→ **Quoted text**:
The breaches relate to:
- Data Integrity. REGIS-TR negligently failed to ensure the integrity of the data reported to it as it rejected data that the reporting parties had correctly reported.
- Direct and immediate access. REGIS-TR negligently provided regulators with incorrect reports outside of the specified time limit and failed to exclude data within those reports.
REGIS-TR was found to have made three further breaches; the reports that were provided to regulators were considered unreliable as they failed to verify the completeness of the data received by reporting parties.
9. EU — ESG
ESAs update supervisory position on SFDR
On 25 March 2022, the ESAs published an updated supervisory statement on the current interim period during which the Level 2 regulatory technical standards (RTS) under the EU Sustainable Finance Disclosure Regulation (SFDR) are yet to be implemented. The RTS are important for investment managers (and others financial market participants) as they set out the templates that are to be used by firms that are promoting Article 8 (“light green”) and/or Article 9 (“dark green”) products, including investment funds.
This updated statement from the ESAs replaces the supervisory statement published in February 2021.
In the updated statement, the ESAs clarify the following points.

→ **Raw data**:
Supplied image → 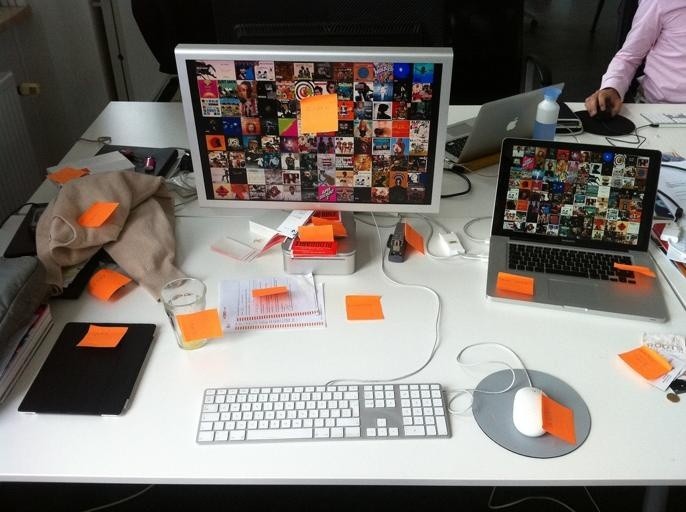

→ **Direction 1**:
Return the passage of the regulatory update that begins at the words "9. EU — ESG" and stops after "the following points.".
→ **Direction 2**:
Summarize the regulatory update in two sentences.

→ **Exercise solution 1**:
9. EU — ESG
ESAs update supervisory position on SFDR
On 25 March 2022, the ESAs published an updated supervisory statement on the current interim period during which the Level 2 regulatory technical standards (RTS) under the EU Sustainable Finance Disclosure Regulation (SFDR) are yet to be implemented. The RTS are important for investment managers (and others financial market participants) as they set out the templates that are to be used by firms that are promoting Article 8 (“light green”) and/or Article 9 (“dark green”) products, including investment funds.
This updated statement from the ESAs replaces the supervisory statement published in February 2021.
In the updated statement, the ESAs clarify the following points.

→ **Exercise solution 2**:
REGIS-TR negligently rejected data that reporting parties had correctly reported and gave regulators incorrect reports outside the specified time limit. On 25 March 2022, the ESAs published an updated supervisory statement on the interim period before the Level 2 regulatory technical standards under the SFDR are implemented, and it replaces the statement published in February 2021.